Saturday, March 1, 2025

Let's call MAiD what it is: homicide

The following article by Kelsi Sheren was published on her substack on March 1, 2025 

The law classifies MAiD as a form of homicide—full stop.

By Kelsi Sheren

Pro-death cult members desperately try to defend their belief that MAiD is safe, painless, and devoid of criminality—but let’s call it what it is.

It’s homicide.

First off, yes—homicide means the killing of a human being, whether lawful or unlawful. That’s not some tricky wordplay; it’s the legal and factual definition. It includes murder, but it also includes justifiable killings, self-defense, and yes, even MAiD (Medical Assistance in Dying). Pretending that pointing out a correct definition is some kind of intellectual deception is laughable.

The truth doesn’t become a “manipulative language game” just because it makes you uncomfortable. Pro death members claim that using “homicide” is an appeal to emotion. No, it’s an appeal to reality. The law classifies MAiD as a form of homicide—full stop. The only reason it isn’t criminal is because of an explicit legal carve-out. If it didn’t require that exception, we wouldn’t be having this conversation because it would be prosecuted like any other case where one person ends another person’s life. They argue that common usage equates “homicide” with murder, and therefore using it in this context is misleading. That’s not how this works. Just because people have a surface-level understanding of a word doesn’t mean we should dumb down the conversation to fit their assumptions.

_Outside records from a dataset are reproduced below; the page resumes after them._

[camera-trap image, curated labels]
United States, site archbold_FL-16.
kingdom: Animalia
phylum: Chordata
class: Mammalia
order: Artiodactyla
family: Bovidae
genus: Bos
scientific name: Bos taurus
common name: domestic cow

If we followed that logic, we’d be mislabeling all sorts of things just to fit popular misconceptions. Legal, medical, and ethical discussions require precise language—something you clearly want to avoid. Then there’s the laughable equivocation argument. They suggest that we should use the term “homicide” only as the public commonly understands it, not as the law actually defines it. That’s not a fallacy—it’s a basic requirement of intellectual honesty. If a doctor removes life support, yes, it can legally be classified under certain forms of homicide. If a soldier shoots an enemy combatant, that’s also a homicide.

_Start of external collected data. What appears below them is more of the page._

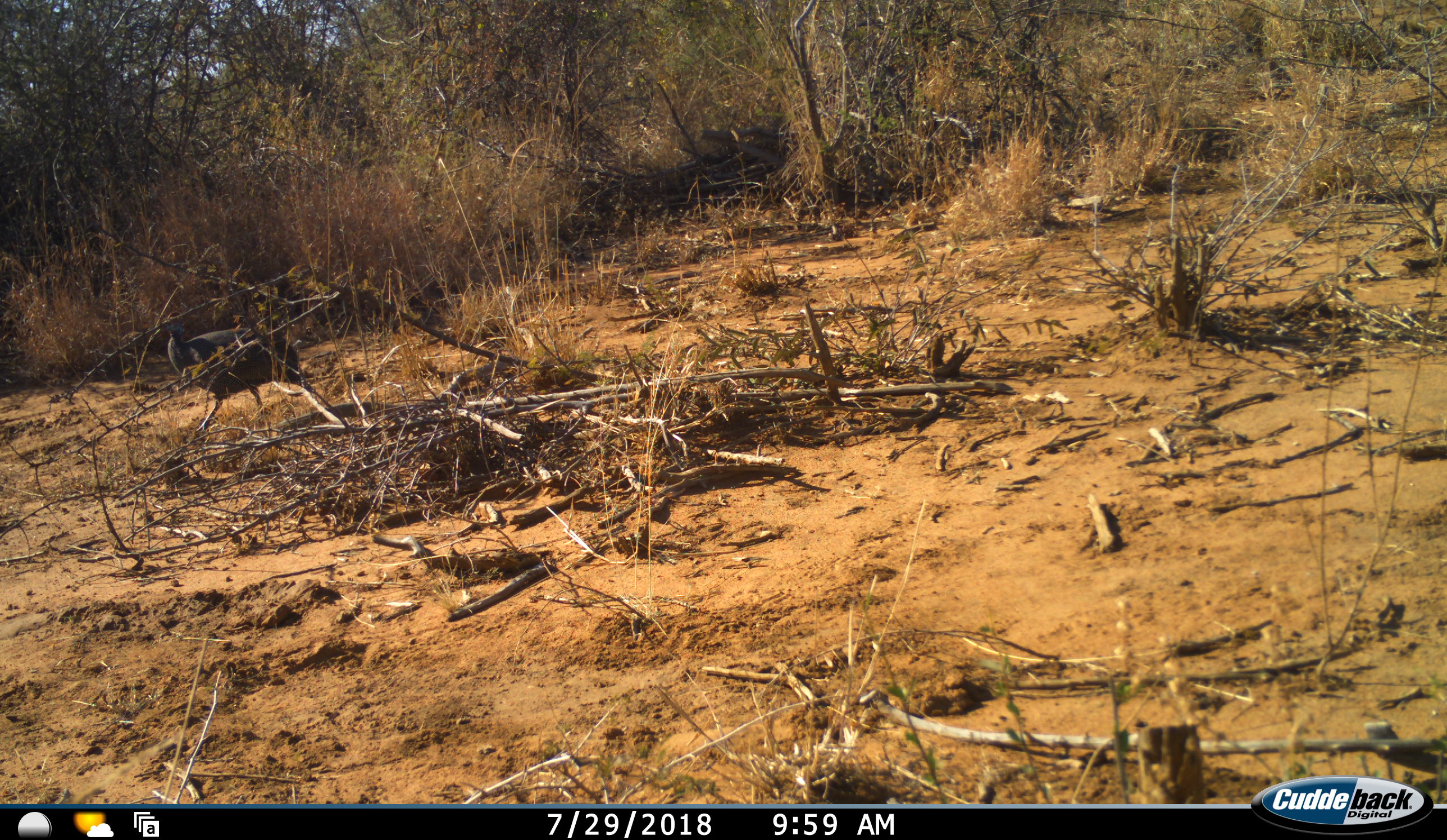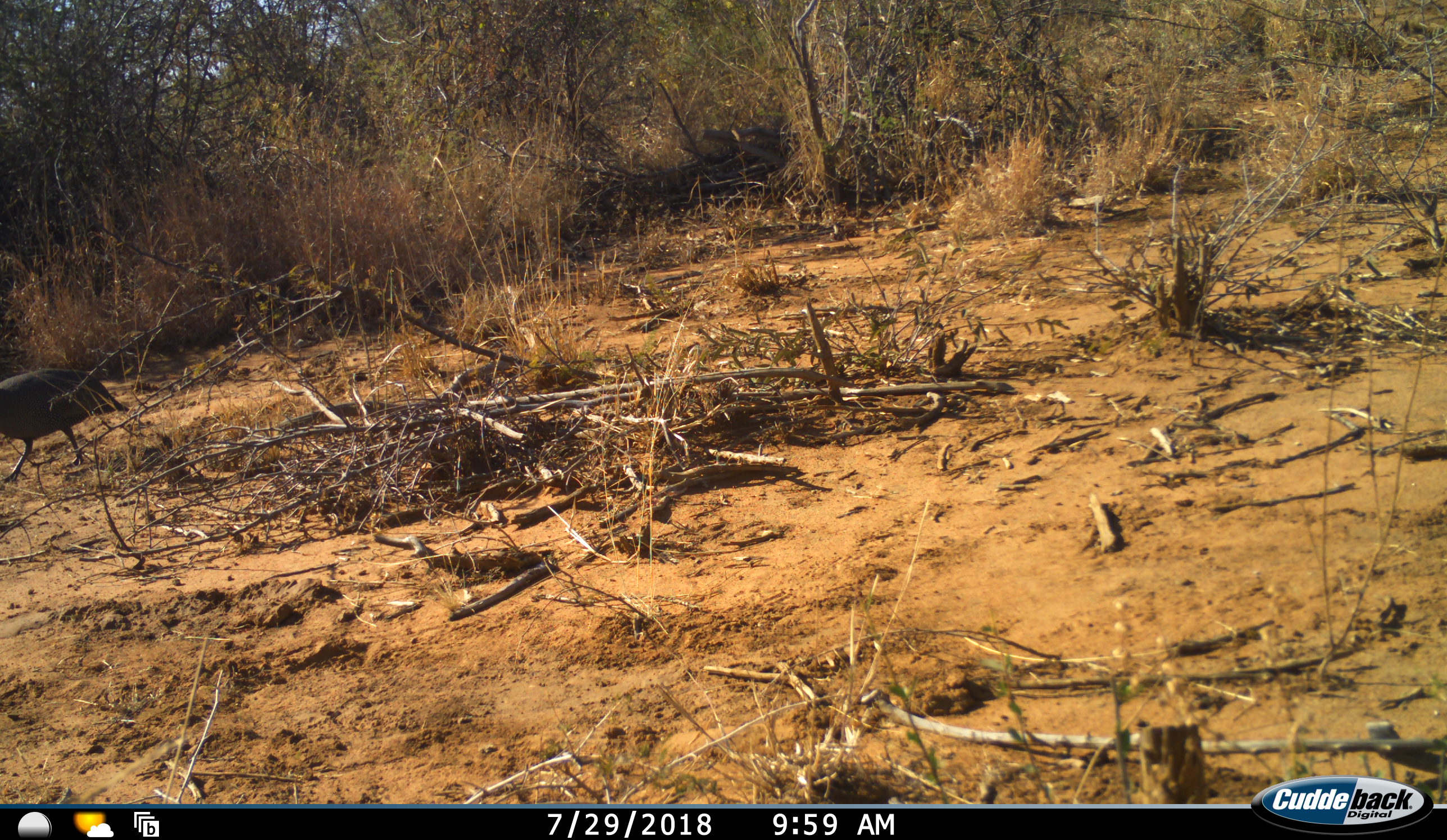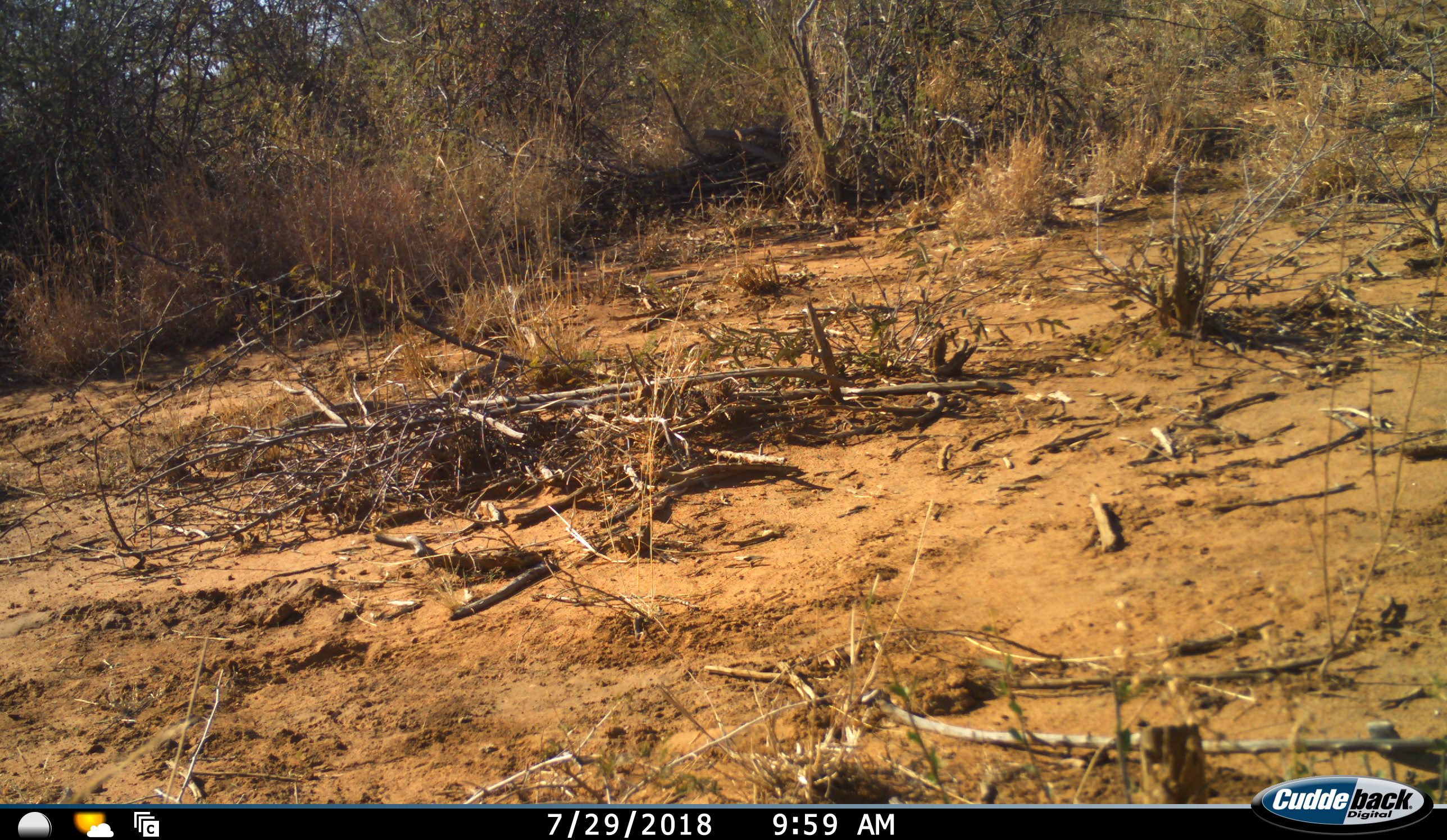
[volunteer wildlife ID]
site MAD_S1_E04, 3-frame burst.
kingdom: Animalia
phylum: Chordata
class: Aves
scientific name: Aves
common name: bird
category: birdother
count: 1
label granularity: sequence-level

That doesn’t mean all homicide is murder, and acknowledging legal reality doesn’t make anyone a manipulator—it makes them informed. Let’s talk about their MAiD “ultimate act” analogy. It falls apart the second you compare etymology to an active, current legal definition. No one is saying “homicide” based on some obscure historical meaning; we’re using it as it exists today. Their attempt to frame this as some sneaky linguistic trick is transparent and pathetic. And as for their smug little sign-off—yes, MAiD is the intentional ending of a human life. Yes, it is legally classified as homicide, with an exemption in criminal law. But let’s not pretend that’s an insignificant detail.

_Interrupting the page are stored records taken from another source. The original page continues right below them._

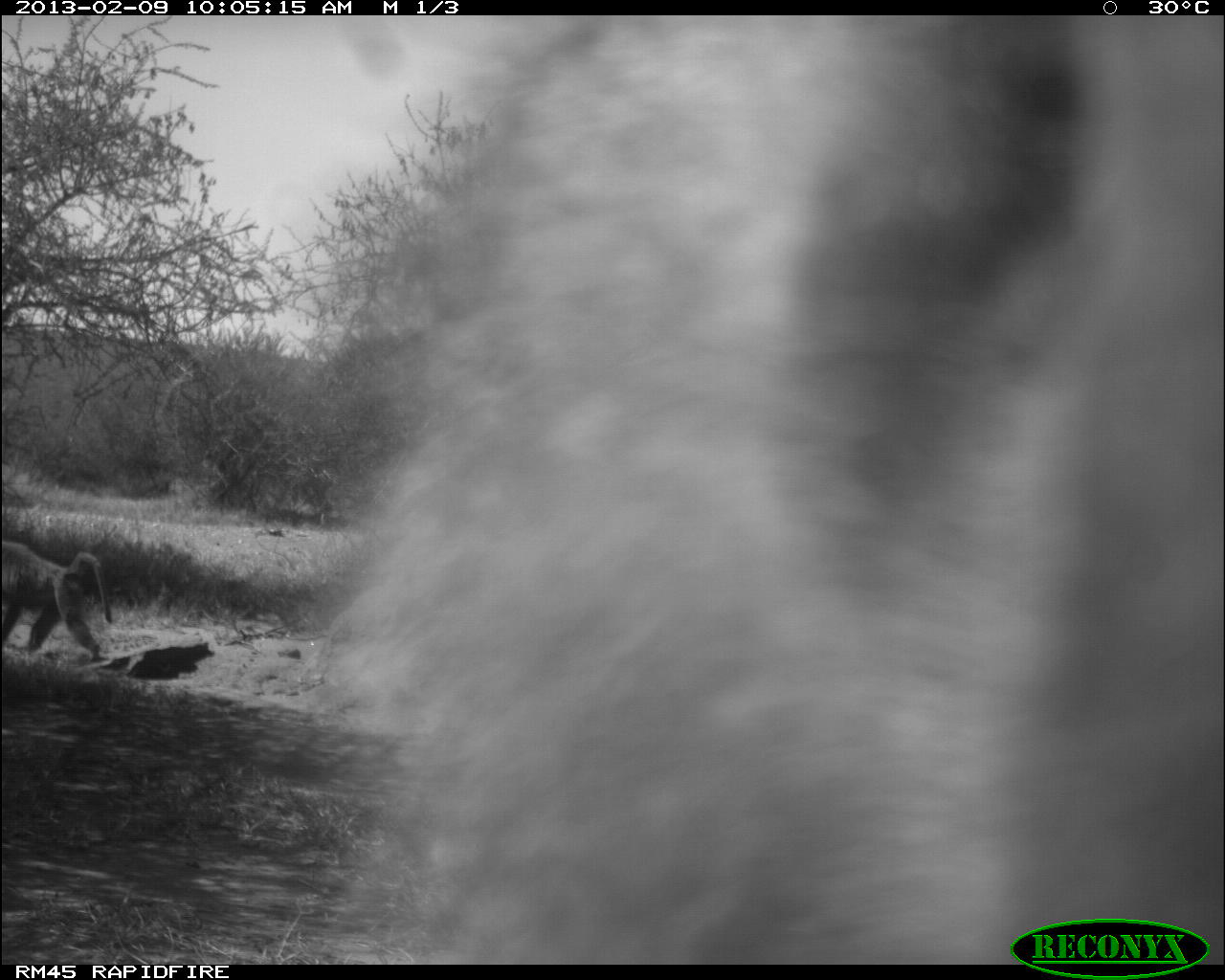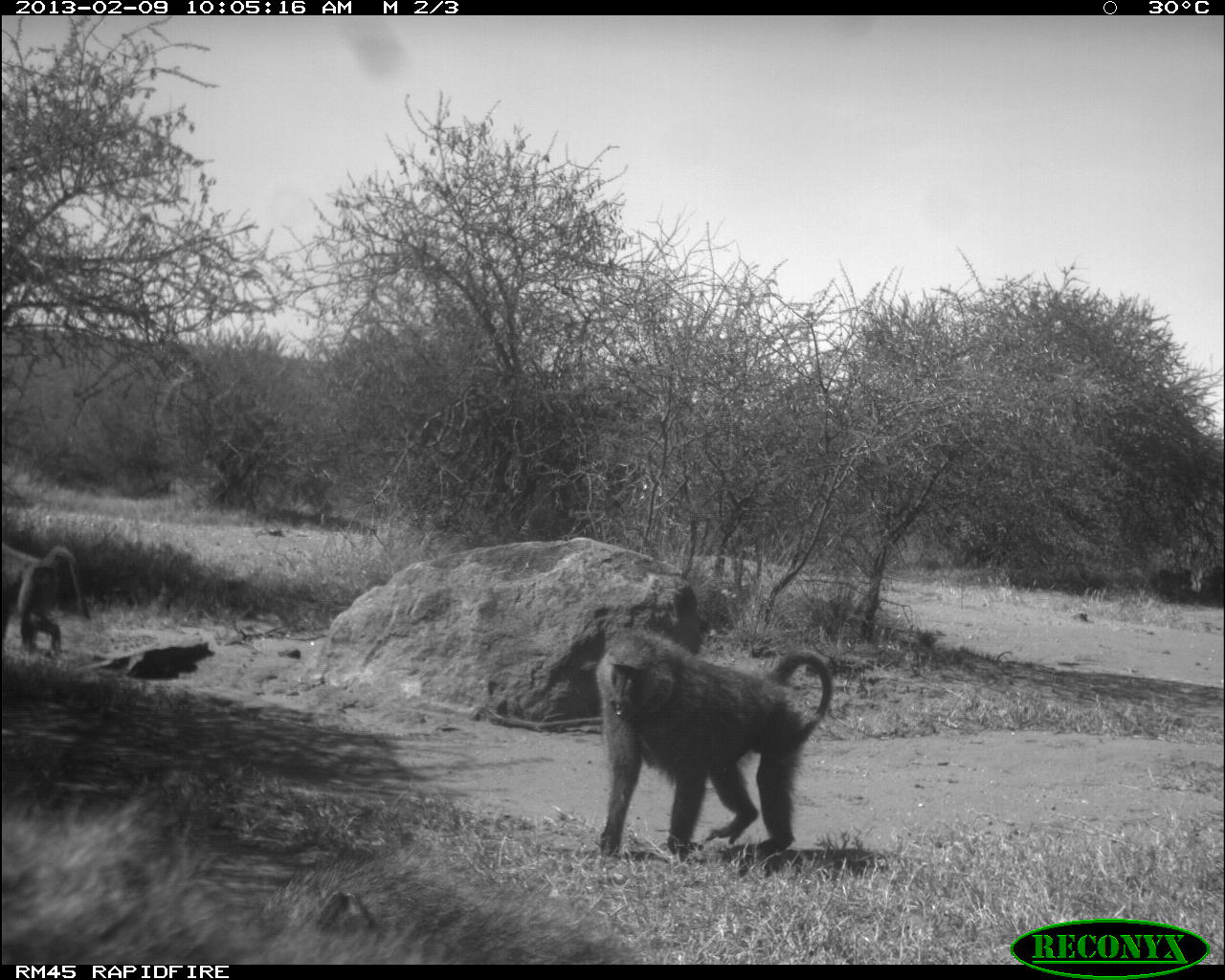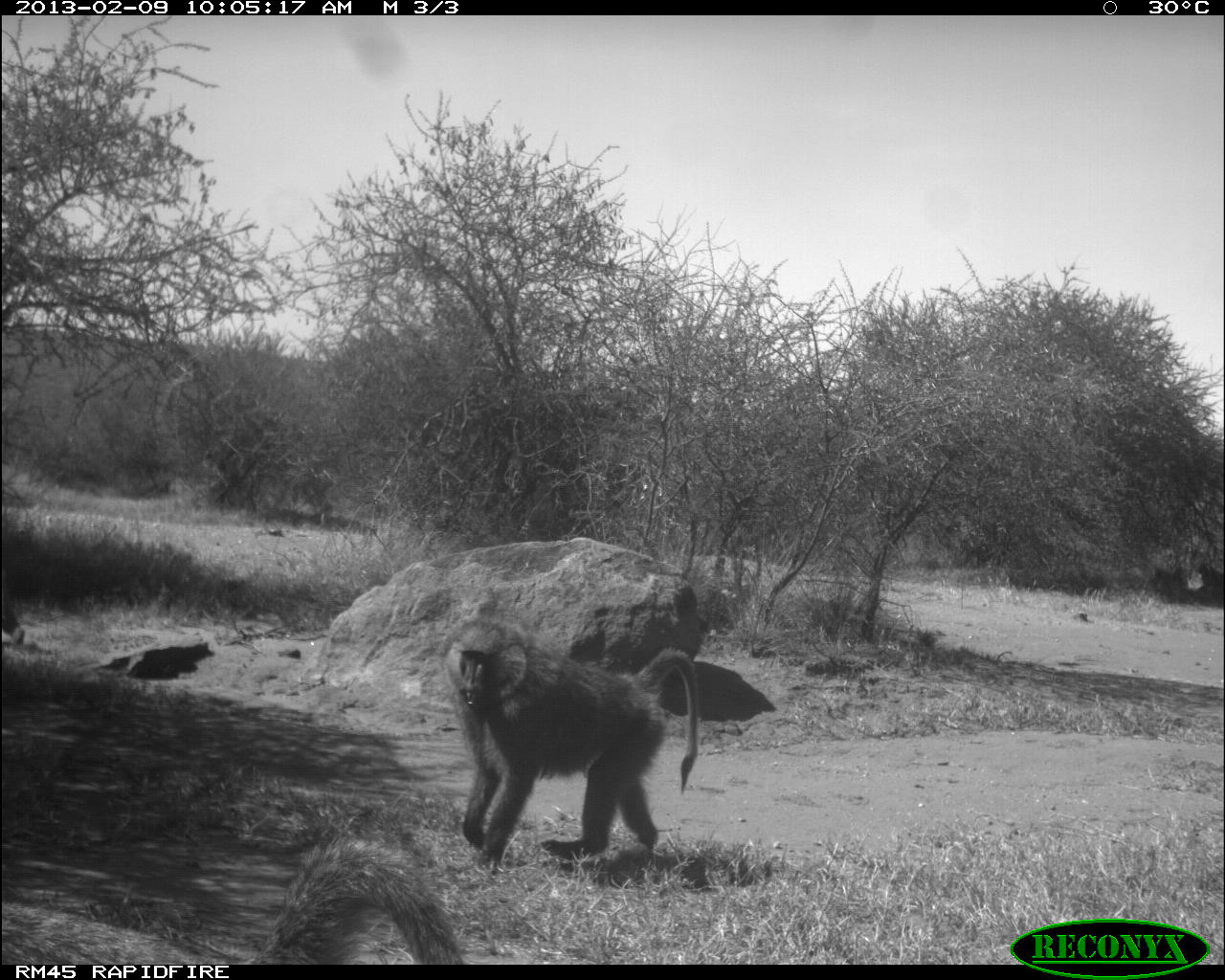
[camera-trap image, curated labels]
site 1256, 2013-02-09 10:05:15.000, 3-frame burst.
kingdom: Animalia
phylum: Chordata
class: Mammalia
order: Primates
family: Cercopithecidae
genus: Papio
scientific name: Papio anubis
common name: olive baboon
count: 2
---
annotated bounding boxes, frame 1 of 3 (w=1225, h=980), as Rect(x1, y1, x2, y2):
papio anubis: Rect(310, 6, 1225, 962); Rect(0, 533, 111, 661)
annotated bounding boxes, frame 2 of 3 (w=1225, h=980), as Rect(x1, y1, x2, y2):
papio anubis: Rect(585, 620, 833, 866); Rect(3, 532, 83, 663)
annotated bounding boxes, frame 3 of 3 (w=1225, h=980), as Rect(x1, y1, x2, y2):
papio anubis: Rect(442, 619, 698, 873); Rect(242, 828, 464, 961); Rect(0, 597, 28, 646)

If MAiD were as morally neutral as they’d like to suggest, there wouldn’t be a need for special legal permission to perform it. You can’t just redefine ethical concerns out of existence because they make you uncomfortable. What’s actually happening here is that they don’t like the weight of the word “homicide” because it forces you to confront the gravity of what’s being done. So instead, they want to sanitize the language, pretend there’s no real moral dilemma, and attack anyone who refuses to play along.

Sorry, but I’m not here to make you feel better about state-sanctioned killing. I’m here to tell the truth. If MAiD is defensible, it should be defensible without hiding behind euphemisms. If you believe it’s justified, own it.

But don’t act like pointing out the reality of what’s happening is somehow an underhanded trick. That’s what weak arguments do.